**How to complete this task:** Using the records below, copy exactly the part that opens with the line holding "Lot verres football" and closes with the line holding "Chevrolet Tahoe salvage", minus the pictures.

**Provided records:**
********************
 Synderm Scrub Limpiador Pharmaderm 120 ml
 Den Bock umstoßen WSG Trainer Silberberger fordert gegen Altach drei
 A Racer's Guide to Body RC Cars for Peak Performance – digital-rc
********************
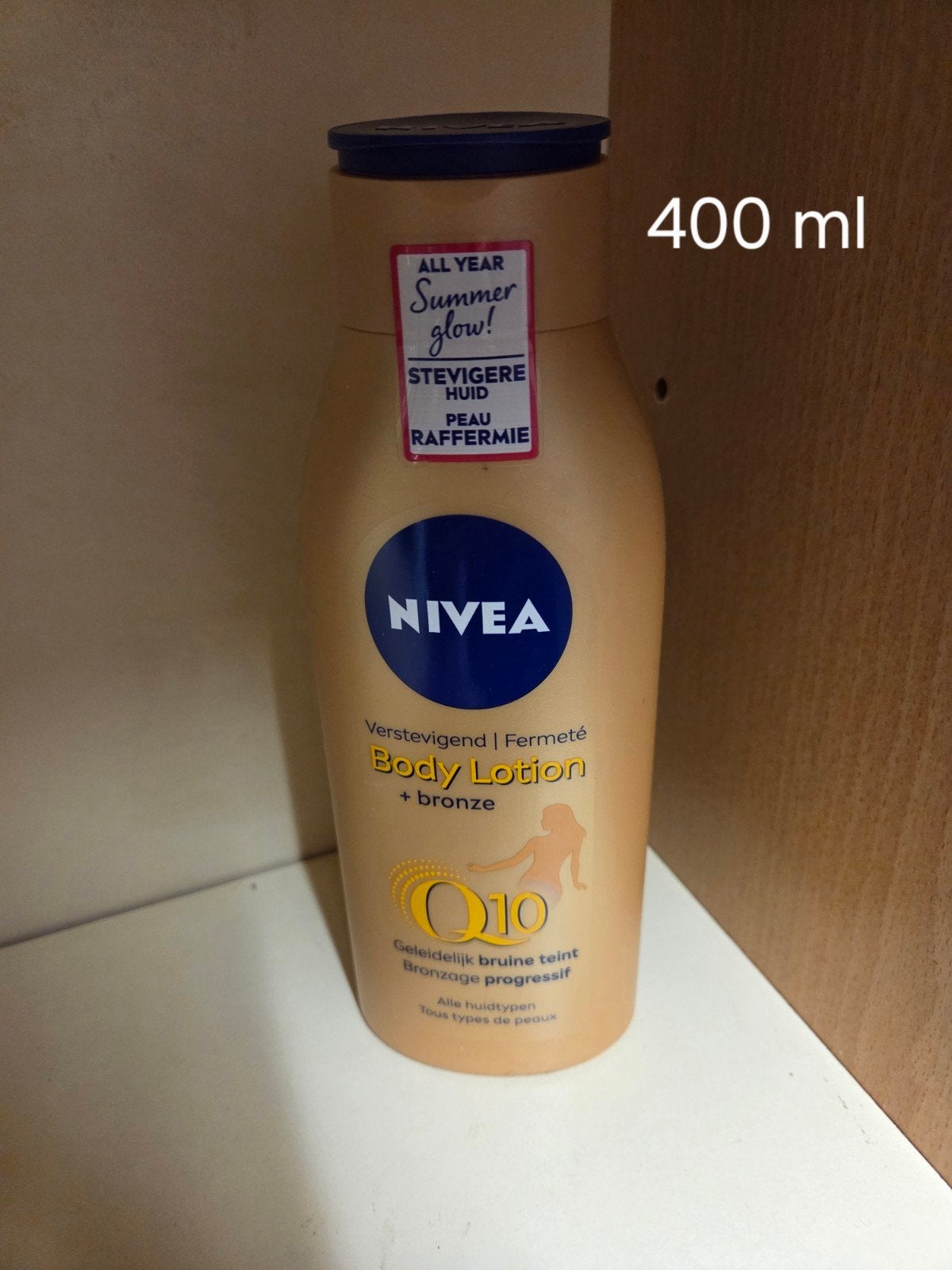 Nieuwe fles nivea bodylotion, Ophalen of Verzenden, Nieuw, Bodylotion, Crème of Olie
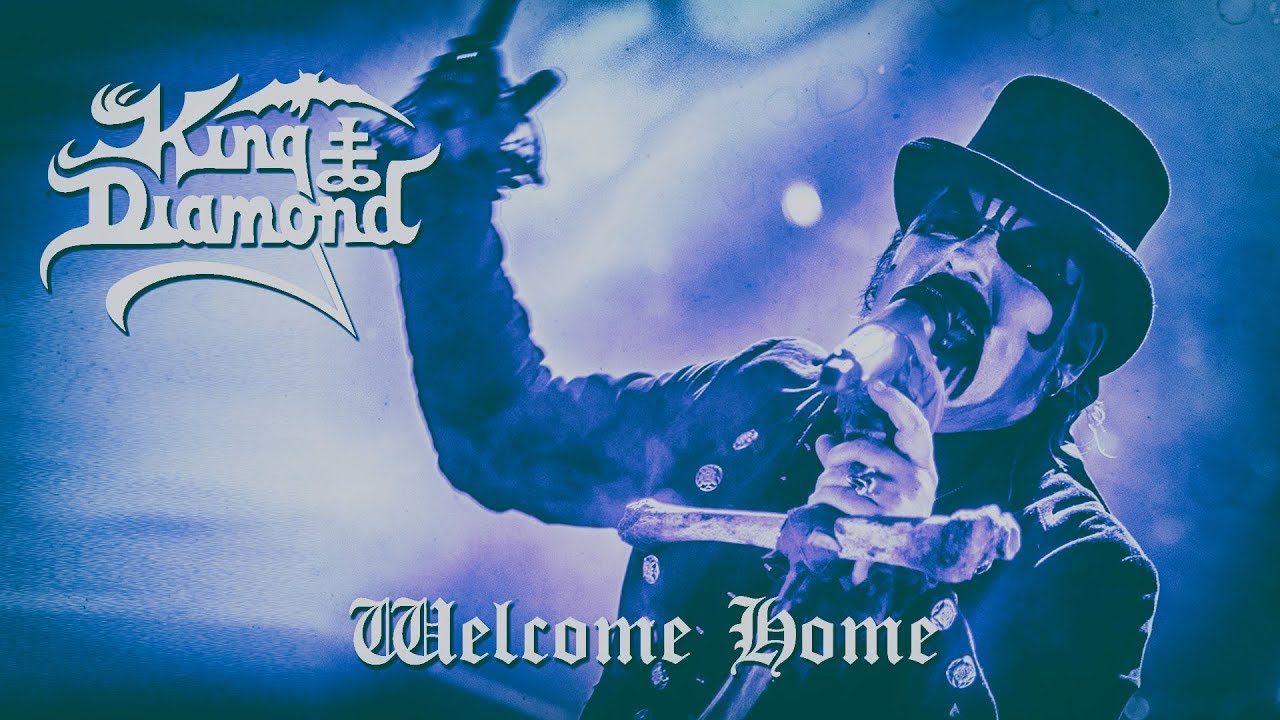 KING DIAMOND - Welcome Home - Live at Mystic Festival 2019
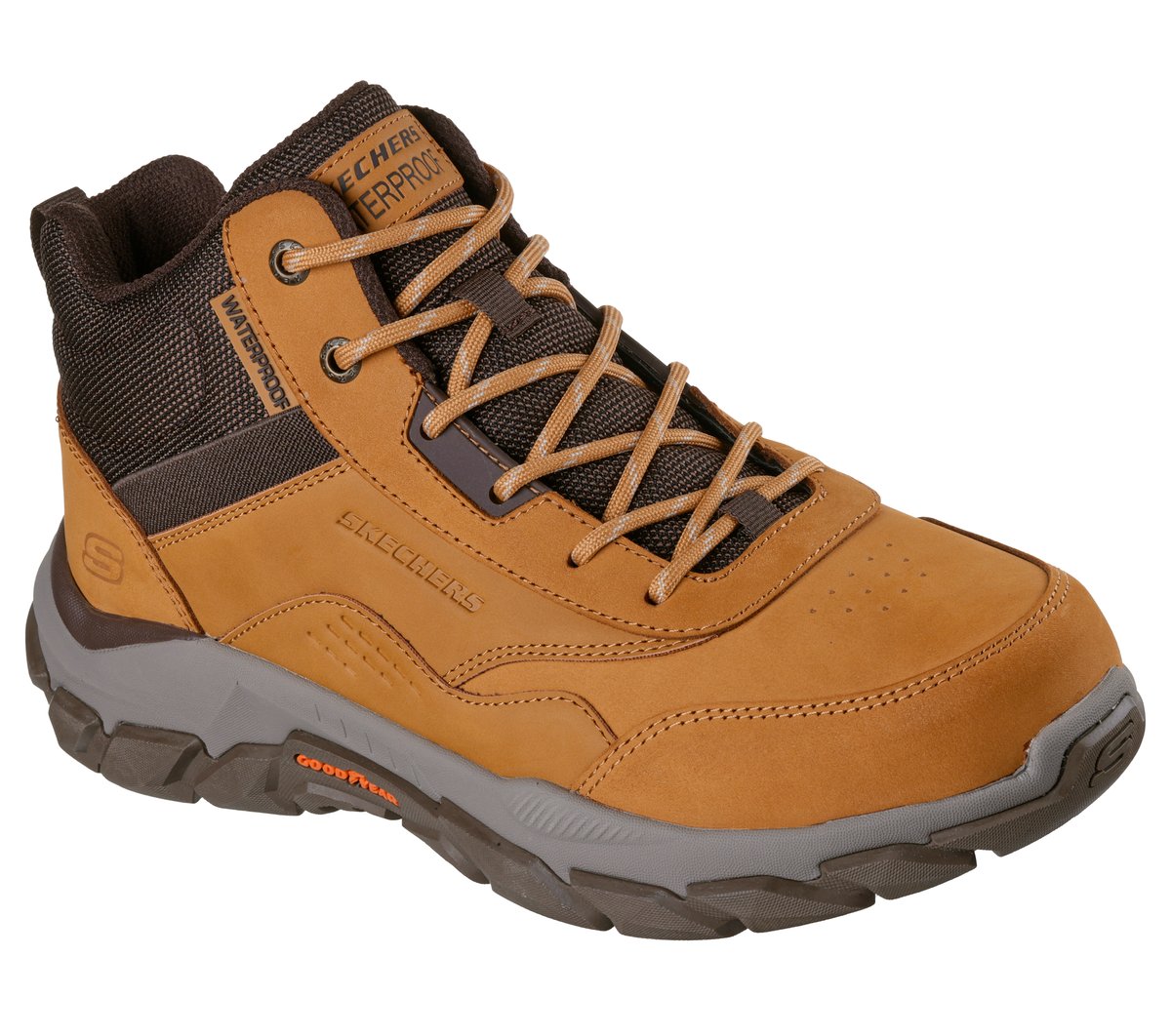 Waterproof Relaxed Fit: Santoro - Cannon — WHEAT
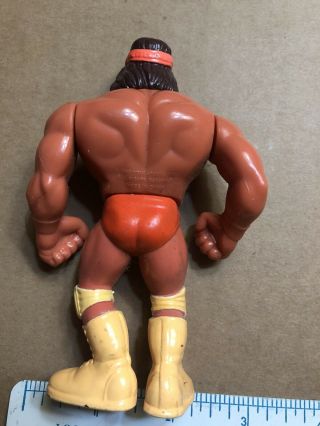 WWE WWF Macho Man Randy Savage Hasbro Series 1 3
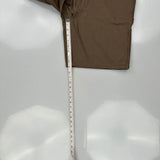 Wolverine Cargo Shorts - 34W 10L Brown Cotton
********************
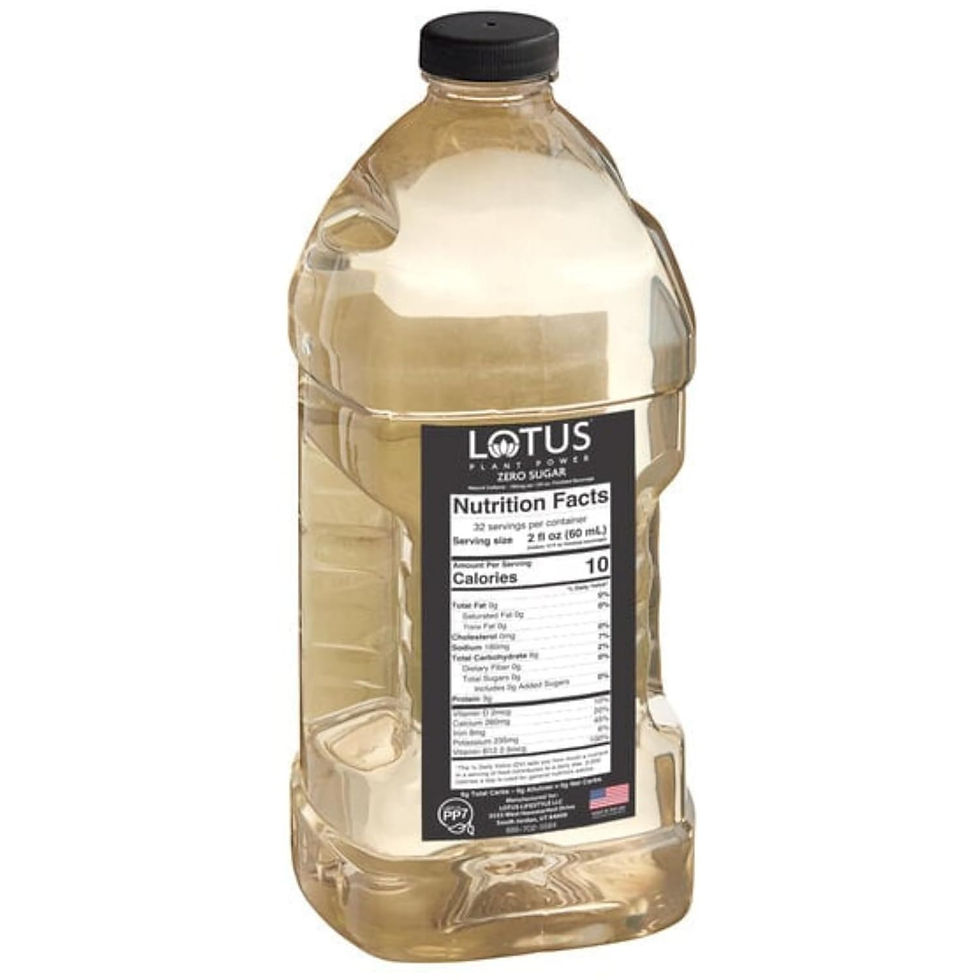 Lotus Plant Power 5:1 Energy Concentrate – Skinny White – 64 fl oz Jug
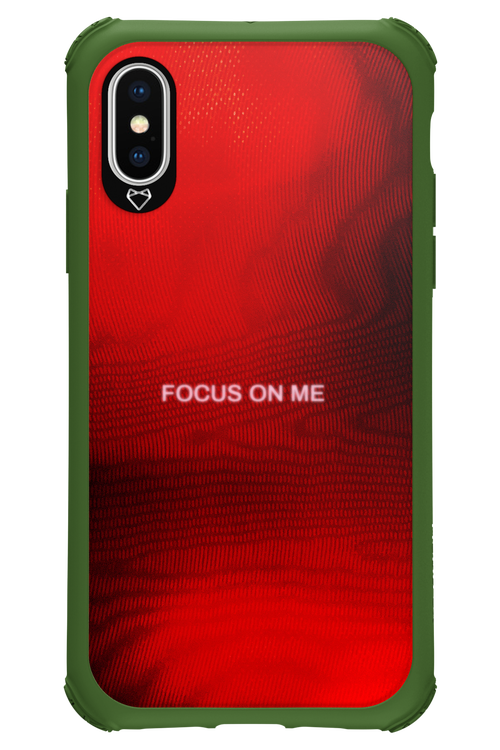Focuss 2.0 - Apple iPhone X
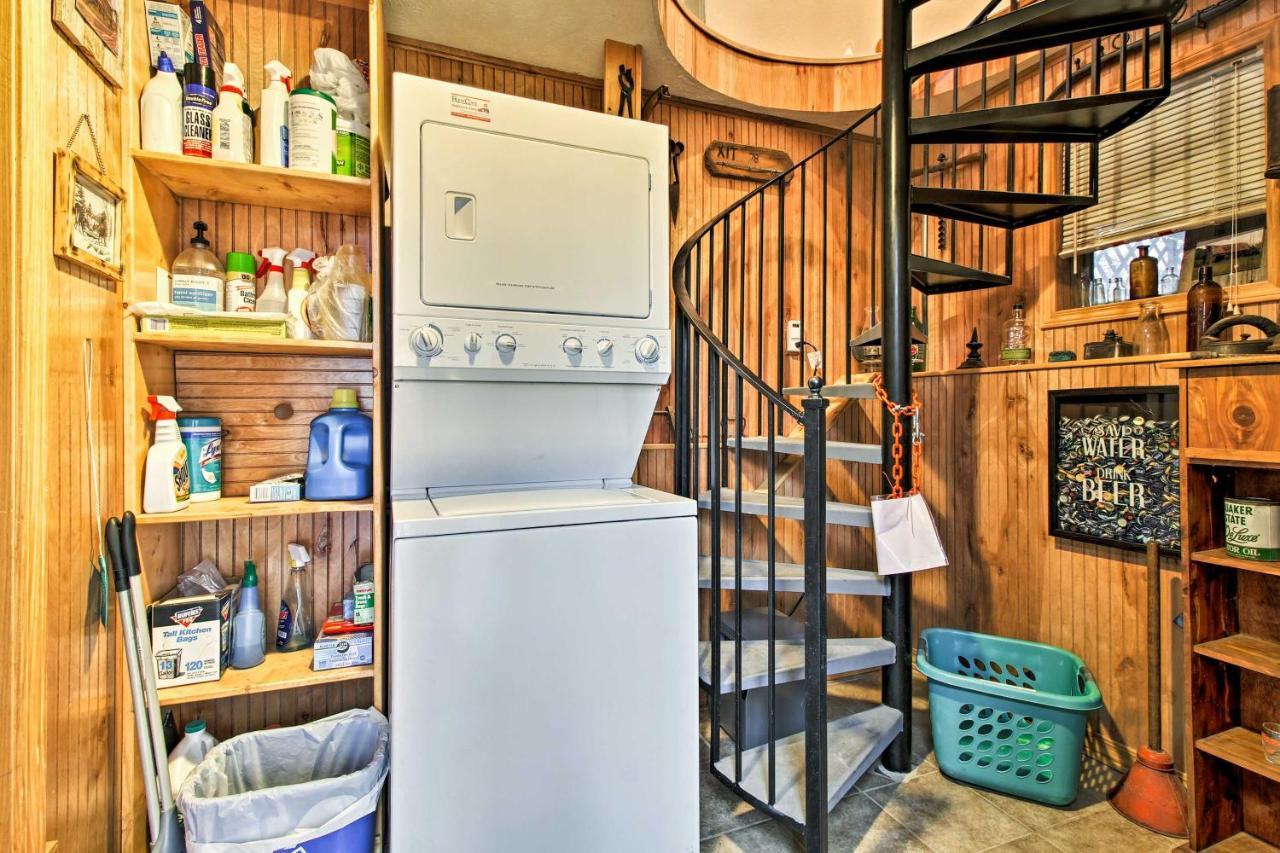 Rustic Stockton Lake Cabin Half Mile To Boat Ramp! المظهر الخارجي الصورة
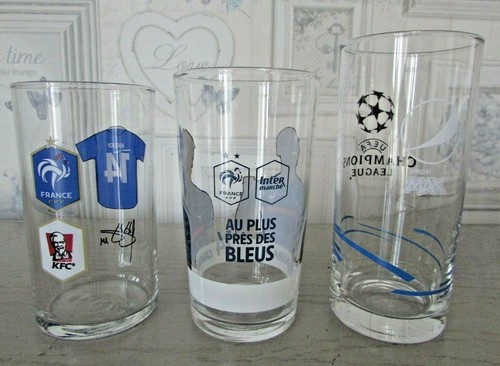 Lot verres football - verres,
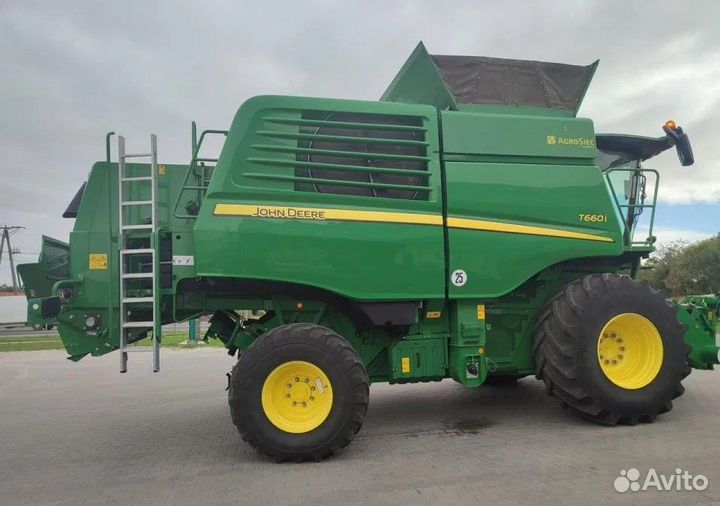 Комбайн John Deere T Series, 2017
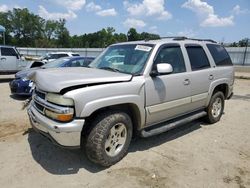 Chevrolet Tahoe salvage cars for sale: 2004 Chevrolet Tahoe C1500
********************
**Solution to the exercise:**
 Lot verres football - verres,
 Комбайн John Deere T Series, 2017
 Chevrolet Tahoe salvage cars for sale: 2004 Chevrolet Tahoe C1500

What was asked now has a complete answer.